• _AIM_
Rewrite the material below with every occurrence of "white shirt" changed to "pale shirt", keeping everything else the same.

─── SUPPLIED RECORDS ───

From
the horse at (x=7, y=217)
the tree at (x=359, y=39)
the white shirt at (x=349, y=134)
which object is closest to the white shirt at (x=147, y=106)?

───

• _RESULT OF THIS EXERCISE_
From
the horse at (x=7, y=217)
the tree at (x=359, y=39)
the pale shirt at (x=349, y=134)
which object is closest to the pale shirt at (x=147, y=106)?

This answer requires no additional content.